== Work to be completed ==
Only an exact repetition of every entry counts as the answer.

(Beginning of Given data)

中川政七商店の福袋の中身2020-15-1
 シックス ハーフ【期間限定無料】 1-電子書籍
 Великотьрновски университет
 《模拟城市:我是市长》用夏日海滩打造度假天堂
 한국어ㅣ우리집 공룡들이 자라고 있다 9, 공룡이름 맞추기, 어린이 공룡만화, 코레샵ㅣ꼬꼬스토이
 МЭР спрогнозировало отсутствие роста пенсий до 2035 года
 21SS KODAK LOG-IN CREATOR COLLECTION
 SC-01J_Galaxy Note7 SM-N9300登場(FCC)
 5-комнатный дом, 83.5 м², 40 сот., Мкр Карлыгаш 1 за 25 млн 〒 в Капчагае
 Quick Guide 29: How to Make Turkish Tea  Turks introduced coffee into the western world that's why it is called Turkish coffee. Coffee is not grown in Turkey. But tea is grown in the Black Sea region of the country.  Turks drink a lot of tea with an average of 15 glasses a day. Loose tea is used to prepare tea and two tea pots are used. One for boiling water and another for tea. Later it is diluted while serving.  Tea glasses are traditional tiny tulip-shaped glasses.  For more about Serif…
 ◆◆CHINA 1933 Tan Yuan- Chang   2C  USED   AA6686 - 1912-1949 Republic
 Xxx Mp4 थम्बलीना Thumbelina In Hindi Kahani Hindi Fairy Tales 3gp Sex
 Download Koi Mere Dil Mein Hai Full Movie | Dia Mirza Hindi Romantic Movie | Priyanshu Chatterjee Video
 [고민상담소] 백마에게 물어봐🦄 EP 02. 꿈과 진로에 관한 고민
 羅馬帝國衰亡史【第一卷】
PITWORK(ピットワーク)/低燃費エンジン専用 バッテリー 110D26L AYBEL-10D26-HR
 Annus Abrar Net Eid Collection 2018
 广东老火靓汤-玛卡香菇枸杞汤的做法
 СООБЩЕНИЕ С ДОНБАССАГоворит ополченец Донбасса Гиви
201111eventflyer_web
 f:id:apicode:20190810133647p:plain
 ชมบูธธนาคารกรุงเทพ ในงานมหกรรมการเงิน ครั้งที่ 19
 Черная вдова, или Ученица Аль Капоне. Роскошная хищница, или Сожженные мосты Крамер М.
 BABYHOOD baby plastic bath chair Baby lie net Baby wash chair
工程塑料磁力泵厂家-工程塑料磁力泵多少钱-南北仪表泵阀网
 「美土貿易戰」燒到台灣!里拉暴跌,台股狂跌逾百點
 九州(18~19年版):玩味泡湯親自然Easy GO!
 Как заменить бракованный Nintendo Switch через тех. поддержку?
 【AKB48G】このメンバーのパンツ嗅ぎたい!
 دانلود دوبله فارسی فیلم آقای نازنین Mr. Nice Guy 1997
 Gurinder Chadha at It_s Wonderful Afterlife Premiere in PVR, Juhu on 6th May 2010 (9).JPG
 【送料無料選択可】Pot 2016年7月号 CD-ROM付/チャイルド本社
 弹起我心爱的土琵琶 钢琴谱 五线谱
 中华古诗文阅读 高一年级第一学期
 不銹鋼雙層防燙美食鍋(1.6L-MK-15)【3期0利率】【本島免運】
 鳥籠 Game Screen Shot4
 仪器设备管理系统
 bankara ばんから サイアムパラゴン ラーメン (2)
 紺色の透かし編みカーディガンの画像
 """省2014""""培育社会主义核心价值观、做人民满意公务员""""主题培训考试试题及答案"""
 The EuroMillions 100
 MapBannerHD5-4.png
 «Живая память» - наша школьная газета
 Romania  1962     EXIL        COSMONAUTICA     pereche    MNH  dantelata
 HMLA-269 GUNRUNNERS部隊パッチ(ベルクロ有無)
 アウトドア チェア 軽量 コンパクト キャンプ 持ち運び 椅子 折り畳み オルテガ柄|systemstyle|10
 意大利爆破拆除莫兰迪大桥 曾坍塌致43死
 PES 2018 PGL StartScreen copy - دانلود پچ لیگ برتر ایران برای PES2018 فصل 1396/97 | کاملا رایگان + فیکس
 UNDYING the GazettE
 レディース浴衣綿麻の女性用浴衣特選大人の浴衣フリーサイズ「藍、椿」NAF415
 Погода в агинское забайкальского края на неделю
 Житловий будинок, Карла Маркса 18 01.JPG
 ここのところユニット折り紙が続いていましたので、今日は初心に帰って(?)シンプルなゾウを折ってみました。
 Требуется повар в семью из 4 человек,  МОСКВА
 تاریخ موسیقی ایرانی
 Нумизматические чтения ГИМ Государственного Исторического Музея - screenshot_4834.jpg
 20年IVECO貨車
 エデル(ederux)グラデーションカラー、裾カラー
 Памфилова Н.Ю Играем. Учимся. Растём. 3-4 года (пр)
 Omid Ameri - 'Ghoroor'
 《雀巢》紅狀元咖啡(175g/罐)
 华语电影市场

(End of Given data)

== Response box ==
中川政七商店の福袋の中身2020-15-1
 シックス ハーフ【期間限定無料】 1-電子書籍
 Великотьрновски университет
 《模拟城市:我是市长》用夏日海滩打造度假天堂
 한국어ㅣ우리집 공룡들이 자라고 있다 9, 공룡이름 맞추기, 어린이 공룡만화, 코레샵ㅣ꼬꼬스토이
 МЭР спрогнозировало отсутствие роста пенсий до 2035 года
 21SS KODAK LOG-IN CREATOR COLLECTION
 SC-01J_Galaxy Note7 SM-N9300登場(FCC)
 5-комнатный дом, 83.5 м², 40 сот., Мкр Карлыгаш 1 за 25 млн 〒 в Капчагае
 Quick Guide 29: How to Make Turkish Tea  Turks introduced coffee into the western world that's why it is called Turkish coffee. Coffee is not grown in Turkey. But tea is grown in the Black Sea region of the country.  Turks drink a lot of tea with an average of 15 glasses a day. Loose tea is used to prepare tea and two tea pots are used. One for boiling water and another for tea. Later it is diluted while serving.  Tea glasses are traditional tiny tulip-shaped glasses.  For more about Serif…
 ◆◆CHINA 1933 Tan Yuan- Chang   2C  USED   AA6686 - 1912-1949 Republic
 Xxx Mp4 थम्बलीना Thumbelina In Hindi Kahani Hindi Fairy Tales 3gp Sex
 Download Koi Mere Dil Mein Hai Full Movie | Dia Mirza Hindi Romantic Movie | Priyanshu Chatterjee Video
 [고민상담소] 백마에게 물어봐🦄 EP 02. 꿈과 진로에 관한 고민
 羅馬帝國衰亡史【第一卷】
PITWORK(ピットワーク)/低燃費エンジン専用 バッテリー 110D26L AYBEL-10D26-HR
 Annus Abrar Net Eid Collection 2018
 广东老火靓汤-玛卡香菇枸杞汤的做法
 СООБЩЕНИЕ С ДОНБАССАГоворит ополченец Донбасса Гиви
201111eventflyer_web
 f:id:apicode:20190810133647p:plain
 ชมบูธธนาคารกรุงเทพ ในงานมหกรรมการเงิน ครั้งที่ 19
 Черная вдова, или Ученица Аль Капоне. Роскошная хищница, или Сожженные мосты Крамер М.
 BABYHOOD baby plastic bath chair Baby lie net Baby wash chair
工程塑料磁力泵厂家-工程塑料磁力泵多少钱-南北仪表泵阀网
 「美土貿易戰」燒到台灣!里拉暴跌,台股狂跌逾百點
 九州(18~19年版):玩味泡湯親自然Easy GO!
 Как заменить бракованный Nintendo Switch через тех. поддержку?
 【AKB48G】このメンバーのパンツ嗅ぎたい!
 دانلود دوبله فارسی فیلم آقای نازنین Mr. Nice Guy 1997
 Gurinder Chadha at It_s Wonderful Afterlife Premiere in PVR, Juhu on 6th May 2010 (9).JPG
 【送料無料選択可】Pot 2016年7月号 CD-ROM付/チャイルド本社
 弹起我心爱的土琵琶 钢琴谱 五线谱
 中华古诗文阅读 高一年级第一学期
 不銹鋼雙層防燙美食鍋(1.6L-MK-15)【3期0利率】【本島免運】
 鳥籠 Game Screen Shot4
 仪器设备管理系统
 bankara ばんから サイアムパラゴン ラーメン (2)
 紺色の透かし編みカーディガンの画像
 """省2014""""培育社会主义核心价值观、做人民满意公务员""""主题培训考试试题及答案"""
 The EuroMillions 100
 MapBannerHD5-4.png
 «Живая память» - наша школьная газета
 Romania  1962     EXIL        COSMONAUTICA     pereche    MNH  dantelata
 HMLA-269 GUNRUNNERS部隊パッチ(ベルクロ有無)
 アウトドア チェア 軽量 コンパクト キャンプ 持ち運び 椅子 折り畳み オルテガ柄|systemstyle|10
 意大利爆破拆除莫兰迪大桥 曾坍塌致43死
 PES 2018 PGL StartScreen copy - دانلود پچ لیگ برتر ایران برای PES2018 فصل 1396/97 | کاملا رایگان + فیکس
 UNDYING the GazettE
 レディース浴衣綿麻の女性用浴衣特選大人の浴衣フリーサイズ「藍、椿」NAF415
 Погода в агинское забайкальского края на неделю
 Житловий будинок, Карла Маркса 18 01.JPG
 ここのところユニット折り紙が続いていましたので、今日は初心に帰って(?)シンプルなゾウを折ってみました。
 Требуется повар в семью из 4 человек,  МОСКВА
 تاریخ موسیقی ایرانی
 Нумизматические чтения ГИМ Государственного Исторического Музея - screenshot_4834.jpg
 20年IVECO貨車
 エデル(ederux)グラデーションカラー、裾カラー
 Памфилова Н.Ю Играем. Учимся. Растём. 3-4 года (пр)
 Omid Ameri - 'Ghoroor'
 《雀巢》紅狀元咖啡(175g/罐)
 华语电影市场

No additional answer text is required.